The married lover of slain nurse Ina-Doris Warrick has denied killing her but lied about finding her body because he couldn’t deal with the loss, he told a court.
Former hospital orderly Colin Graham is accused of killing the 25-year-old woman in her Ringwood home after taking her out for dinner on March 1, 1986.
The now 66-year-old man has pleaded not guilty to Ms Warrick’s murder.
During his trial on Wednesday, the nurse’s lover, Dr Gregor Stewart, took to the stand.
He told the court although he was a married man, he and the widowed nurse were “joined at the hip”.
“Two bodies with one soul; that just seems to be how we clicked together,” the anaesthesiologist told the court.
The doctor told the court the last time he saw Ms Warrick alive was on the day prosecutors allege she was murdered.

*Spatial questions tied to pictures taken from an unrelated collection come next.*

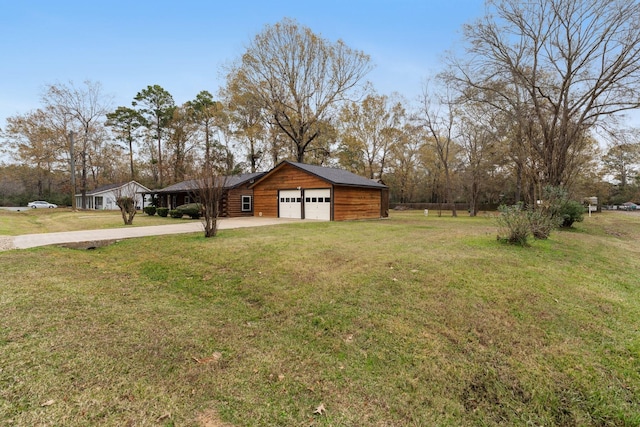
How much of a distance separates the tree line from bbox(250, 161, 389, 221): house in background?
17.3 feet

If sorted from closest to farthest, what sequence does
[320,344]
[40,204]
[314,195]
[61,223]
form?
[320,344]
[61,223]
[314,195]
[40,204]

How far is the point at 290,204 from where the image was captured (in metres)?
19.4

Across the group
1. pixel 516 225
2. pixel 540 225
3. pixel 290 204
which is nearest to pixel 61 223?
pixel 290 204

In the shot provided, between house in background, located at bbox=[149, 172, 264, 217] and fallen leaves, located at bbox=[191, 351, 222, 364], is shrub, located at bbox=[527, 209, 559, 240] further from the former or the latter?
house in background, located at bbox=[149, 172, 264, 217]

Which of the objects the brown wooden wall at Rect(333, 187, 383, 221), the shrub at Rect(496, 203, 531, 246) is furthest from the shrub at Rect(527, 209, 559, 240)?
the brown wooden wall at Rect(333, 187, 383, 221)

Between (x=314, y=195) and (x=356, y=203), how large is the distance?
273cm

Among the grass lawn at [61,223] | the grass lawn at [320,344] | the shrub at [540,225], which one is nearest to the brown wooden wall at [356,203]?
the grass lawn at [61,223]

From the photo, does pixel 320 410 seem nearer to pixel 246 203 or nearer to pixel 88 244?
pixel 88 244

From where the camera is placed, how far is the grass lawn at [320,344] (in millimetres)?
2402

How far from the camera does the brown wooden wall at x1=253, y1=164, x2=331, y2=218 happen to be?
18125 mm

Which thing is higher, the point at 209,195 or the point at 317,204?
the point at 209,195

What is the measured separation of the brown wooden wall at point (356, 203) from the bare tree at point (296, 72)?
34.0 feet

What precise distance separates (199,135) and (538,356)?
36823 mm

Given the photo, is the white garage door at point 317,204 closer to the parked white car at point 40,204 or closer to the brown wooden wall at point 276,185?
the brown wooden wall at point 276,185
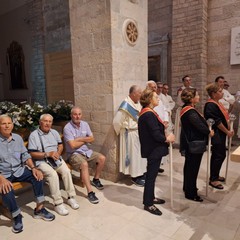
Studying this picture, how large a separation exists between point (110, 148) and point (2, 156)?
152 centimetres

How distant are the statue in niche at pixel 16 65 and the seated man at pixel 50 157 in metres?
7.06

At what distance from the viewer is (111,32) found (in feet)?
10.7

But he lied to police about finding her body and said he went to see her on March 2 and left a note under her door after she didn’t answer, the doctor explained.
He returned the next day – a Sunday – and pushed open the door but said the “whole situation didn’t feel right”.

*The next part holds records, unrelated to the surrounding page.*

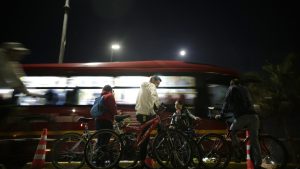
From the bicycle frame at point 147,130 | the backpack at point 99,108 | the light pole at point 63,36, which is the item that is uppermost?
the light pole at point 63,36

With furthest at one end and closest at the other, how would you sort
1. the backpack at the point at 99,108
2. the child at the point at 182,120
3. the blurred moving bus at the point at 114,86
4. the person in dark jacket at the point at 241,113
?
the blurred moving bus at the point at 114,86 < the child at the point at 182,120 < the backpack at the point at 99,108 < the person in dark jacket at the point at 241,113

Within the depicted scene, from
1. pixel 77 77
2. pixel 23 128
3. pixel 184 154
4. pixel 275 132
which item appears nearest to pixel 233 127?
pixel 184 154

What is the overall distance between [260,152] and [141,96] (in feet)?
9.35

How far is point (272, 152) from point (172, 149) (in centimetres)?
241

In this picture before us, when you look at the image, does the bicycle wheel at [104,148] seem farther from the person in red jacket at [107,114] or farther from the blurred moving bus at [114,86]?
the blurred moving bus at [114,86]

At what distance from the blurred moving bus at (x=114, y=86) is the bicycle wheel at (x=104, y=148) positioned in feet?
11.8

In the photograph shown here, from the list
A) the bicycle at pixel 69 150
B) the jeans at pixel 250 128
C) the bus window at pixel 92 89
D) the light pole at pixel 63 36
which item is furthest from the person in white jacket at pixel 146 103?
the light pole at pixel 63 36

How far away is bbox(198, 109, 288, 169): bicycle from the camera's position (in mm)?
7469

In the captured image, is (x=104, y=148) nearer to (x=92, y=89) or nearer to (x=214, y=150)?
(x=214, y=150)

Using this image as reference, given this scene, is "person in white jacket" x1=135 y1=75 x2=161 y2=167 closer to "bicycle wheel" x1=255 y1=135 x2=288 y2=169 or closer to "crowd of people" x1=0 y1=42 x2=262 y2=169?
"crowd of people" x1=0 y1=42 x2=262 y2=169

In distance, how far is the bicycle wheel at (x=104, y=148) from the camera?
23.5 ft

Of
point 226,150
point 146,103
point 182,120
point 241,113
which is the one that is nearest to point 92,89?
point 182,120

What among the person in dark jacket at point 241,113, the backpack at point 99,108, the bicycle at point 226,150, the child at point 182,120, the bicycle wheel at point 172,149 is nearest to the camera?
the bicycle wheel at point 172,149

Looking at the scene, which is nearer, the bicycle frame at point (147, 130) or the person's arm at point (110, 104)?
the bicycle frame at point (147, 130)
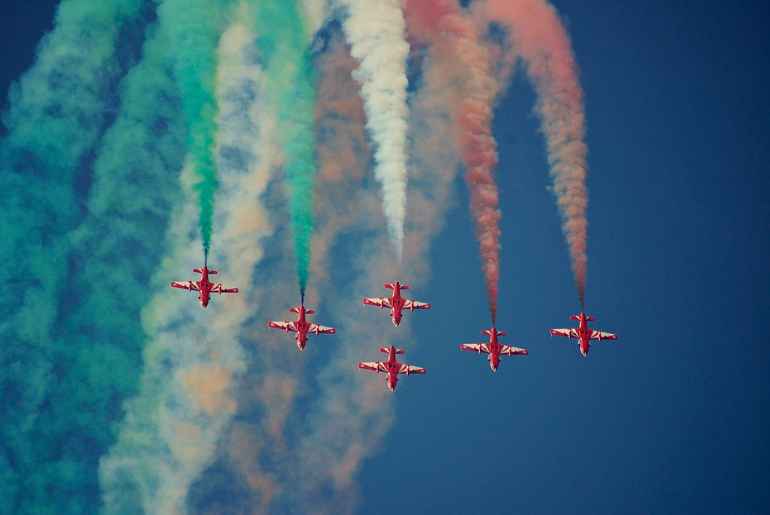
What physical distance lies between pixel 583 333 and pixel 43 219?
22462mm

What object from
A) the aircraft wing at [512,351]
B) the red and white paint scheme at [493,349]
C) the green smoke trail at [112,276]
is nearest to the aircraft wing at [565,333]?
the aircraft wing at [512,351]

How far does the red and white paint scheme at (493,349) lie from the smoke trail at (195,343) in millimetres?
9754

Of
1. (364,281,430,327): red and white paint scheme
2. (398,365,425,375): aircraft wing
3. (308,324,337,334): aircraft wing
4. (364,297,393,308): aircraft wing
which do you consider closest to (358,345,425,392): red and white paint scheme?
(398,365,425,375): aircraft wing

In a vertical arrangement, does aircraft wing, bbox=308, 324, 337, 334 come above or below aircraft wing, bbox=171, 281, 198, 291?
below

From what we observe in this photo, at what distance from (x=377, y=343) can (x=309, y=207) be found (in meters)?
9.46

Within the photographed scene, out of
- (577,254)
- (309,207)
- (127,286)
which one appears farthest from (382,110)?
(127,286)

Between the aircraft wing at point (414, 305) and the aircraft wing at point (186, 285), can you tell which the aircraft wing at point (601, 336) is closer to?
the aircraft wing at point (414, 305)

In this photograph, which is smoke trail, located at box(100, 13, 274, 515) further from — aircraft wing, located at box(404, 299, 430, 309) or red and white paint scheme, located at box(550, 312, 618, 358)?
red and white paint scheme, located at box(550, 312, 618, 358)

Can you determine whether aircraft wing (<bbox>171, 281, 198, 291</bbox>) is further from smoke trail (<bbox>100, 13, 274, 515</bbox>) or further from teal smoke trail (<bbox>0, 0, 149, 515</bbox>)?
teal smoke trail (<bbox>0, 0, 149, 515</bbox>)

That’s when he found Ms Warrick’s body lying on her bed in the dark bedroom.
“She was just staring upwards; she was dead and I had no idea what was going on,” Dr Stewart told the court.
He was left without a “good concept of what to do” and left the house.
“I left the bedroom and went out into the hallway. I can remember and still feel just an incredible distress feeling in my body, in my mind.”
The doctor performed a U-turn and went back into the bedroom before leaving again. He went to work that week and told no one about what he found.
“I didn’t tell anybody, I just … to tell anybody was to admit she was dead and I just couldn’t admit that loss … for some reason it was beyond me,” he said.
“I just carry that level of sorrow and shame for the rest of my life,” he told the court.
Dr Stewart was questioned as a suspect on March 26 but still didn’t tell police about the discovery and wouldn’t until days later.
In court he denied killing the nurse when asked by prosecutor Robyn Harper.
“No, I did not,” he said.
Under questioning from Mr Graham’s lawyer, he told the court he didn’t realise the nurse had been murdered until police told him on the night of March 25.
“I did not know until Tuesday night that it was a murder scene,” Dr Stewart said on the stand.
“This is extraordinary,” defence barrister Malcolm Thomas said.
The doctor denied seeing his lover in a pool of blood, and said he did not see blood on the walls or on her hands.
He also denied he went inside the house on March 22 but left a note under the door.
When questioned about whether he was painting a fake “rosy picture” about their relationship, the anaesthetist said he wasn’t.
“No – we had no issues,” he said.
He also rejected claims he had a key to the woman’s home despite another witness earlier telling the court she believed he did.
“I just never had a key,” Dr Stewart said.
The trial in front of Justice Elizabeth Hollingworth continues on Thursday.